O SR. LÚCIO ALCÂNTARA (Bloco/PSDB - CE) - Sr. Presidente, Srªs. e Srs. Senadores, na ocasião em que votamos o Projeto de Lei da Câmara n.º 111, de 2001, que “institui o Dia Nacional do Livro Infantil”, não poderia deixar de me pronunciar. Primeiro pela iniciativa, que acho da mais relevantes. Segundo, pelo propósito final da instituição desse dia. Em verdade, não queremos - apenas - que exista um dia do livro infantil. Mas que essa prática de leitura entre as crianças e jovens seja diária, de modo a elevar o padrão cultural de nossa gente.

Não poderia deixar de louvar a homenagem explícita a Monteiro Lobato, o patrono - com ou sem data - da literatura infantil no Brasil. Creio que ele, com sua inteligência e espírito empreendedor fez, sozinho, o que muitos governos e planos de governo não têm conseguido: criar uma obra de referência que é, ao mesmo tempo, de entretenimento, científica - e até filosófica - que é o Sítio do Pica-Pau Amarelo. Uma obra que fala por si e garante sua continuidade, mesmo que seja em outros meios, como é o caso da adaptação para a televisão. Monteiro Lobato, com sua genialidade, tem ensinado gerações e gerações de brasileiros a lerem; mais que lerem, amarem a literatura.

E é nesse ponto que quero me fixar: o ato de leitura (principalmente a leitura literária, como é a infantil) é um ato de paixão e um ato de amor. Paixão porque tem a ver com o despertar de um sentimento de prazer e de desejo. As histórias, contadas por outras pessoas ou lidas pela própria criança quando já letrada, trazem o gosto de ler, a sensação de descoberta de um mundo novo, a suspensão da realidade para mundos fantásticos. De tal modo que ler corresponde a um prazer como o de comer um chocolate ou o de ver o time de futebol ganhar. Essa paixão não tem “razão”, não é ditada pela racionalidade. Posteriormente, quer-se que esse ato de paixão se transforme em ato de amor. De um sentimento mais duradouro, que vai conduzir a criança do gosto de ler um bom livro infantil para o gosto de ler outros livros literários e até livros técnicos, didáticos, científicos.
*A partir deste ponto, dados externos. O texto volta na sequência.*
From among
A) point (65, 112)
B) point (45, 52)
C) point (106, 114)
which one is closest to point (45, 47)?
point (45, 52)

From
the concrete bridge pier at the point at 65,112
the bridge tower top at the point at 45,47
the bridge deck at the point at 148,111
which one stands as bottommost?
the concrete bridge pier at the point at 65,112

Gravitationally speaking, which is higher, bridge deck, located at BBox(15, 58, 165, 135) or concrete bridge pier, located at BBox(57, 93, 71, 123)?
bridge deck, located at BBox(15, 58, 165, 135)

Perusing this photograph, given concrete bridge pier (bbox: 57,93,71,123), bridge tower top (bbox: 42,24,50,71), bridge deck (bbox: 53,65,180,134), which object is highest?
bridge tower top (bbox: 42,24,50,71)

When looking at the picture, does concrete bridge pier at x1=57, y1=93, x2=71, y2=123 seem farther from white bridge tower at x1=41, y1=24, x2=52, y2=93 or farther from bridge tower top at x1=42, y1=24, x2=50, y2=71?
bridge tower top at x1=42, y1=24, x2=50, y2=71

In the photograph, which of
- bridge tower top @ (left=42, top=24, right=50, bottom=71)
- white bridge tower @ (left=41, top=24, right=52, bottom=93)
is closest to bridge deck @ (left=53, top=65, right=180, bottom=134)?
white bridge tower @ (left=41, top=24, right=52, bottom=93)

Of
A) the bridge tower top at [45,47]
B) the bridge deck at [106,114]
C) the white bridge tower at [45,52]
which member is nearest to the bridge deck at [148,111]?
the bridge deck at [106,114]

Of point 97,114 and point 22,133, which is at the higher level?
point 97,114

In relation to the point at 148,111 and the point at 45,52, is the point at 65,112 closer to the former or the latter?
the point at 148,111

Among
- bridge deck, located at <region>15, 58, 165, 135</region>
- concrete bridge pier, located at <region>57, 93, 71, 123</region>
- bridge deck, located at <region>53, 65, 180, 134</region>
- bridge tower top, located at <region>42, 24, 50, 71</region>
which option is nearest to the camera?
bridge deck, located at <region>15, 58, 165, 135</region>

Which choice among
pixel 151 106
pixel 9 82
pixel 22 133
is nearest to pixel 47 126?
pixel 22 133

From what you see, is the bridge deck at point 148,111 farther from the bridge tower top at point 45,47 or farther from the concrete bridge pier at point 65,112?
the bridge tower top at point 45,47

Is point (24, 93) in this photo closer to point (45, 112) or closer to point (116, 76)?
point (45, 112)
Em verdade, a criação de uma comunidade de leitores extrapola o mero objetivo do entretenimento. Vai além do objetivo educacional e perpassa o interesse científico. Gostaria de resgatar, aqui, o depoimento do escritor Alberto Manguel, argentino de nascimento e cidadão do mundo por opção, hoje residente no Canadá. Este ano, ele esteve no Brasil, na XIX Jornada Literária de Passo Fundo e trouxe um pouco de sua experiência de leitor, de escritor e de entusiasta da leitura. Por sinal, ele seria o modelo de leitor ideal: ainda garoto, trabalhando em uma livraria em Buenos Aires, ele teve o privilégio de servir como leitor para Jorge Luís Borges, quando este já se achava cego. Essa “iniciação”, de algum modo, projetou-o como grande divulgador da leitura.
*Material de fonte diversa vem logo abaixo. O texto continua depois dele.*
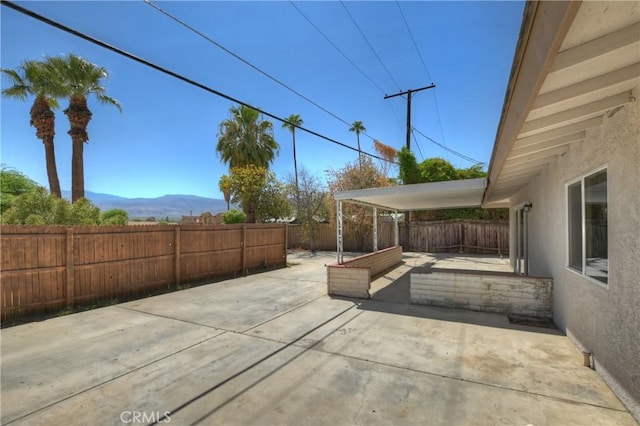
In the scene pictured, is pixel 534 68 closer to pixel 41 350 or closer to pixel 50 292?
pixel 41 350

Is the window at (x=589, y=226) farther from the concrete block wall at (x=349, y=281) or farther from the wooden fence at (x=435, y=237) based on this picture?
the wooden fence at (x=435, y=237)

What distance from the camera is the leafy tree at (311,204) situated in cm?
1933

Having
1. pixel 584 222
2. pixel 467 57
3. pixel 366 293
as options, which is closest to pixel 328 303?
pixel 366 293

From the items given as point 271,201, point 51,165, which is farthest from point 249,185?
point 51,165

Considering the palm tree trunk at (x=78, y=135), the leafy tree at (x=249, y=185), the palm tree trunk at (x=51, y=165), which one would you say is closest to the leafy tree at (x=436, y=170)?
the leafy tree at (x=249, y=185)

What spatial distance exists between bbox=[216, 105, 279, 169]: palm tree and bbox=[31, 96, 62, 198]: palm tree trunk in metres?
11.4

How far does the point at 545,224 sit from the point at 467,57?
6874 millimetres

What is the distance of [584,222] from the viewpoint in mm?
4137

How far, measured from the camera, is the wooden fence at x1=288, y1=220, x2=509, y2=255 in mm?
17375

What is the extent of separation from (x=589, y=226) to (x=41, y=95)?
20.7 meters

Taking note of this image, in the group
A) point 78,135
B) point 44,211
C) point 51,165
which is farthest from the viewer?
point 51,165

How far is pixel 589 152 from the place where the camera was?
12.4ft

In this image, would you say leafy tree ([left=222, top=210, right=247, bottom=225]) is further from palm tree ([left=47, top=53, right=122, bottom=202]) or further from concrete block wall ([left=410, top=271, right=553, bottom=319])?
concrete block wall ([left=410, top=271, right=553, bottom=319])

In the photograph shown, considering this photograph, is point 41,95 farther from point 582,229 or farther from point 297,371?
point 582,229
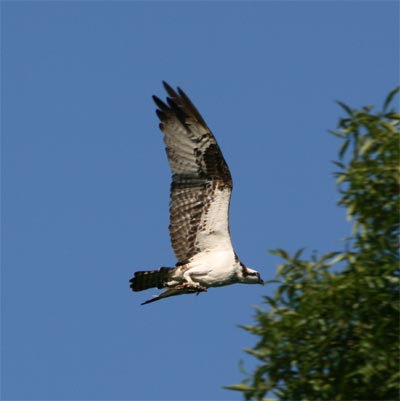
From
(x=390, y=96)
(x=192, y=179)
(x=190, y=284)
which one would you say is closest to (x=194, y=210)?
(x=192, y=179)

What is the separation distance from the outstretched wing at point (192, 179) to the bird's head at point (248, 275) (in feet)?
1.21

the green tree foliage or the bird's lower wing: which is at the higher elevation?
the bird's lower wing

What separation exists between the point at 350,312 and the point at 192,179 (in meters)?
4.85

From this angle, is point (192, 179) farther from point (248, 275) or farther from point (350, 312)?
point (350, 312)

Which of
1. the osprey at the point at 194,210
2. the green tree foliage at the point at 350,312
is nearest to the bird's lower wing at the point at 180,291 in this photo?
the osprey at the point at 194,210

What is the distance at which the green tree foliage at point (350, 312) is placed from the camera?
8688mm

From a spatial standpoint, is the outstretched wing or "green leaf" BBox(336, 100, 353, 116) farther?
the outstretched wing

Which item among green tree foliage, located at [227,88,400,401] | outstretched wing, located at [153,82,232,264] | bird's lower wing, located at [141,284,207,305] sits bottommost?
green tree foliage, located at [227,88,400,401]

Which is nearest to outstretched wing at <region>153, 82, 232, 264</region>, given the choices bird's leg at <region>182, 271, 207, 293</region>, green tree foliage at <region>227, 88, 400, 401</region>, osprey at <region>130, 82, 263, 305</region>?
osprey at <region>130, 82, 263, 305</region>

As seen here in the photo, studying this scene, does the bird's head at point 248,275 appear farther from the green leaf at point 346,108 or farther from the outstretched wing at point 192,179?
the green leaf at point 346,108

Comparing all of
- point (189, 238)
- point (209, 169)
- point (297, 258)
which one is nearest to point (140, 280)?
point (189, 238)

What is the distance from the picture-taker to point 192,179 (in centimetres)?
1343

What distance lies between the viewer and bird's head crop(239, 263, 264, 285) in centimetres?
1334

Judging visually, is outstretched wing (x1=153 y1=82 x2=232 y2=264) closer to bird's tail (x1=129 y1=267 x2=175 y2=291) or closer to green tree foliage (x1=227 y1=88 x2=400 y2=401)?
bird's tail (x1=129 y1=267 x2=175 y2=291)
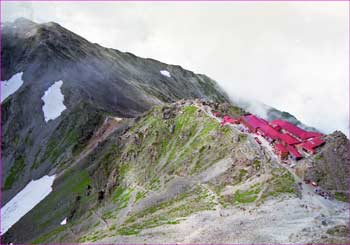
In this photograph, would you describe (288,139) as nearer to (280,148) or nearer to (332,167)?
(280,148)

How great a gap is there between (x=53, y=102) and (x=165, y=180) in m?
91.0

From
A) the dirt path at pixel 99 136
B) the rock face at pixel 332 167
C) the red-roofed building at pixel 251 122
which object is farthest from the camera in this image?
the dirt path at pixel 99 136

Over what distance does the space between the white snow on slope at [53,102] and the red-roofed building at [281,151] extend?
326ft

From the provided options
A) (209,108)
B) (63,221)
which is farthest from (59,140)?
(209,108)

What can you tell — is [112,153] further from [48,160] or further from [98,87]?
[98,87]

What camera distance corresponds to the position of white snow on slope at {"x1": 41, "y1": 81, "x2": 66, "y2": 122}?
591ft

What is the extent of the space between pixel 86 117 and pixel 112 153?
34.2m

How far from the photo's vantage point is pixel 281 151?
9900 cm

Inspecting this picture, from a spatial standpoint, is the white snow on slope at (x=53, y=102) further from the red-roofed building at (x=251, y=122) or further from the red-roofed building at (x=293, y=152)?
the red-roofed building at (x=293, y=152)

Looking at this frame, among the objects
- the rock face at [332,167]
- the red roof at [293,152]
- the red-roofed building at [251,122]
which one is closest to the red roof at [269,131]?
the red-roofed building at [251,122]

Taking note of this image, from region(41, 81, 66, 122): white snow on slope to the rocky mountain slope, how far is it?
2.98 m

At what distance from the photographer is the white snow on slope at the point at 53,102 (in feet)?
591

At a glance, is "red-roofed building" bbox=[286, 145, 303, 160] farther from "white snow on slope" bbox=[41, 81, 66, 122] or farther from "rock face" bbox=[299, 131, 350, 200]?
"white snow on slope" bbox=[41, 81, 66, 122]

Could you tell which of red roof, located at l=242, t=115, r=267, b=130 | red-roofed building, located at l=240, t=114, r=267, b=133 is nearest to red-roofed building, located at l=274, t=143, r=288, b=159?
red-roofed building, located at l=240, t=114, r=267, b=133
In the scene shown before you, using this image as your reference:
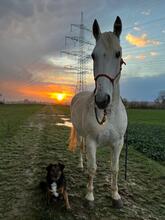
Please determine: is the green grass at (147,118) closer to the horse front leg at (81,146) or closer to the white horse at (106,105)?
the horse front leg at (81,146)

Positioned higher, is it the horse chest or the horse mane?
the horse mane

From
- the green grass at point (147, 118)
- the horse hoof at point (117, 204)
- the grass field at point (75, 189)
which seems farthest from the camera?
the green grass at point (147, 118)

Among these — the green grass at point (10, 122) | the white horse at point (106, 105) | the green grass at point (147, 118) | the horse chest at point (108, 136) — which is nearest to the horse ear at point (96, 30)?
the white horse at point (106, 105)

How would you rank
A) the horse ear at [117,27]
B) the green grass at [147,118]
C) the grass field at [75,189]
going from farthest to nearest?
the green grass at [147,118], the grass field at [75,189], the horse ear at [117,27]

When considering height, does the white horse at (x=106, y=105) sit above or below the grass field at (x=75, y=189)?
above

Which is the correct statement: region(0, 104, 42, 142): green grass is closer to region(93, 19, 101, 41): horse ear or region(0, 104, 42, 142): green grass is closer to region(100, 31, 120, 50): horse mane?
region(93, 19, 101, 41): horse ear

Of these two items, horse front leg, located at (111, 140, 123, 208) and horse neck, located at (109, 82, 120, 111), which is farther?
horse front leg, located at (111, 140, 123, 208)

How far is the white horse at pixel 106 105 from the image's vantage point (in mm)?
2818

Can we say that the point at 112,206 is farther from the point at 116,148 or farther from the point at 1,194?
the point at 1,194

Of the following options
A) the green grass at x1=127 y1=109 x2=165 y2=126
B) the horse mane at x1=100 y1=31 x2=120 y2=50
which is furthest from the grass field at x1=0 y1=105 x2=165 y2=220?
the green grass at x1=127 y1=109 x2=165 y2=126

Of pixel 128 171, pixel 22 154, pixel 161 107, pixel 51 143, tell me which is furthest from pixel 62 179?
pixel 161 107

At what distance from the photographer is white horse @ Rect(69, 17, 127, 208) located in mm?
2818

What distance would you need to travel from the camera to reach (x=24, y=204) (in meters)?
3.50

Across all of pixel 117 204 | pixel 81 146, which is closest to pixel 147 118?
pixel 81 146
Por ocasião de sua presença na Jornada, em depoimento à Revista Vox, o autor de Uma História da Leitura, afirma que, se uma sociedade compreende o compartilhamento de códigos, quanto mais códigos uma pessoa puder decifrar, mais poder ela terá. Essa possibilidade de os indivíduos deterem maior parcela de poder quase sempre entra em choque com os governos dessas sociedades. A estes últimos interessa governar indivíduos sem poder, pois é muito difícil governar pessoas livres, inteligentes e poderosas. “É por isso que as ditaduras são um esforço por tratar de governar absolutamente. A leitura, como permite um poder maior dentro da sociedade, é vista como algo perigoso, dentro das sociedades”, declara Manguel.

No Brasil, a universalização do ensino básico enfrenta um desafio crucial: além de propiciar o letramento - ou alfabetização -, é preciso manter as pessoas fazendo uso da leitura e da escrita. Não é à toa que mesmo as sociedades desenvolvidas, como a do Canadá, se vêem às voltas com o chamado “analfabetismo funcional”, ou seja, mesmo tendo aprendido a ler, a pessoa não faz uso dessa habilidade. As conseqüências são nefastas, numa sociedade da informação que exige cada vez mais indivíduos preparados.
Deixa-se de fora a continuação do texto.